== 本文抜粋 ==

この教育を受けた知的障害児の知的水準が上がったという結果から、障害児だけではなく健常児を対象として、保育施設『子どもの家』が1907年に設立されました。そこでの試行錯誤により築き上げられたのが「モンテッソーリ教育」であり、そのメソッドが世界各地に広まりました。世界平和と子どもの尊厳を守る教育法と評価され、ノーベル平和賞にも数回ノミネートされており、100年以上経った現在も世界中で高い評価を得ています。
日本でも1960年代頃から、モンテッソーリ教育プログラムを導入した保育園や幼稚園が設立されてきました。モンテッソーリ教育というと6歳までの教育が主流ですが、海外では小学校や中学校もあるそうです。
モンテッソーリ教育の特徴
モンテッソーリ教育の考え方
モンテッソーリ教育では、『自立していて、有能で、責任感と他人への思いやりがあり、生涯学び続ける姿勢を持った人間を育てる』ことを目的にしています。
子どもが自分自身の力で自立や発達をする『自己教育力』を尊重し、その成長を促す環境を整えることを重視します。大人は“一方的に教える教師”ではなく、子どものサポートをする『援助者』の役割を担います。大人ではなく子どもが主体となり、子どもの自主性や選択を重んじる点が特徴です。
発達の4段階
モンテッソーリ教育では、大人になるまでの時期(0〜24歳)を、0〜6歳(乳幼児期)、6〜12歳(児童期)、12〜18歳(思春期)、18〜24歳(青年期)の4つに発達段階に分けます。各時期の特徴に応じた環境を用意し、縦割りのクラスで過ごします。

===
== 入力資料 ==

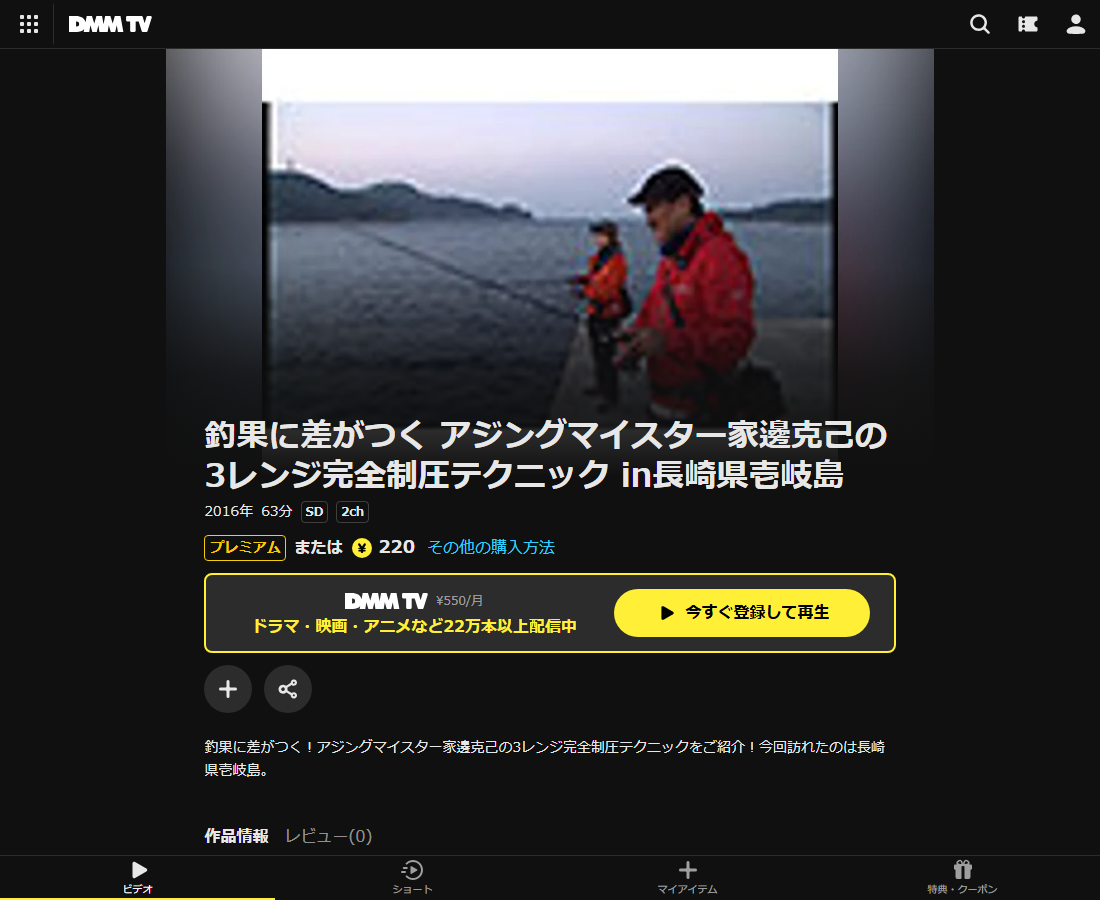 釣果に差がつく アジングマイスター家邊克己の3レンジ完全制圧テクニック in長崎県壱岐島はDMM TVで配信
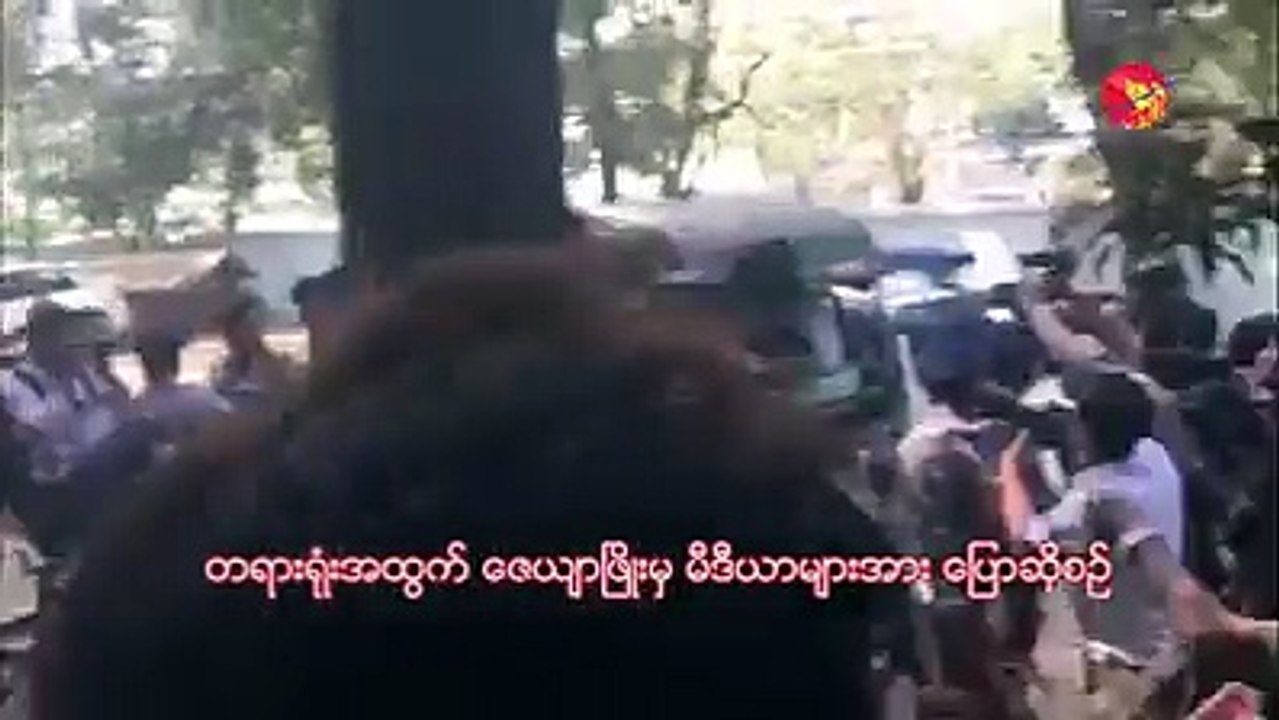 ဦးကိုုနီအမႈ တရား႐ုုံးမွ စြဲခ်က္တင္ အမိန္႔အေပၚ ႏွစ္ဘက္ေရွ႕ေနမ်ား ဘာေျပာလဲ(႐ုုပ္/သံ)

===

### 実施課題 1
本文のうち「子どもが自分自身の力で」で始まる段落を、主要な事実を保ったまま箇条書きにまとめてください。
### 実施課題 2
本文に基づき、次の問いにそれぞれ簡潔に答えてください。
(a) 保育施設『子どもの家』が設立されたのは何年ですか。
(b) 日本でモンテッソーリ教育プログラムを導入した保育園や幼稚園が設立されるようになったのは、いつ頃からですか。
(c) 発達の4段階のうち、12〜18歳の時期は何と呼ばれていますか。
### 実施課題 3
本文の「この教育を受けた知的障害児の」から「選択を重んじる点が特徴です。」までの部分を、両端を含めて原文のとおりに出力してください。

### 課題の解答 1
- 子どもが自らの力で自立・発達する「自己教育力」を尊重する
- その成長を促す環境を整えることを重視する
- 大人は一方的に教える教師ではなく、子どもを支える「援助者」の役割を担う
- 大人ではなく子どもが主体であり、子どもの自主性や選択を重んじる点が特徴である

### 課題の解答 2
(a) 1907年
(b) 1960年代頃
(c) 思春期

### 課題の解答 3
この教育を受けた知的障害児の知的水準が上がったという結果から、障害児だけではなく健常児を対象として、保育施設『子どもの家』が1907年に設立されました。そこでの試行錯誤により築き上げられたのが「モンテッソーリ教育」であり、そのメソッドが世界各地に広まりました。世界平和と子どもの尊厳を守る教育法と評価され、ノーベル平和賞にも数回ノミネートされており、100年以上経った現在も世界中で高い評価を得ています。
日本でも1960年代頃から、モンテッソーリ教育プログラムを導入した保育園や幼稚園が設立されてきました。モンテッソーリ教育というと6歳までの教育が主流ですが、海外では小学校や中学校もあるそうです。
モンテッソーリ教育の特徴
モンテッソーリ教育の考え方
モンテッソーリ教育では、『自立していて、有能で、責任感と他人への思いやりがあり、生涯学び続ける姿勢を持った人間を育てる』ことを目的にしています。
子どもが自分自身の力で自立や発達をする『自己教育力』を尊重し、その成長を促す環境を整えることを重視します。大人は“一方的に教える教師”ではなく、子どものサポートをする『援助者』の役割を担います。大人ではなく子どもが主体となり、子どもの自主性や選択を重んじる点が特徴です。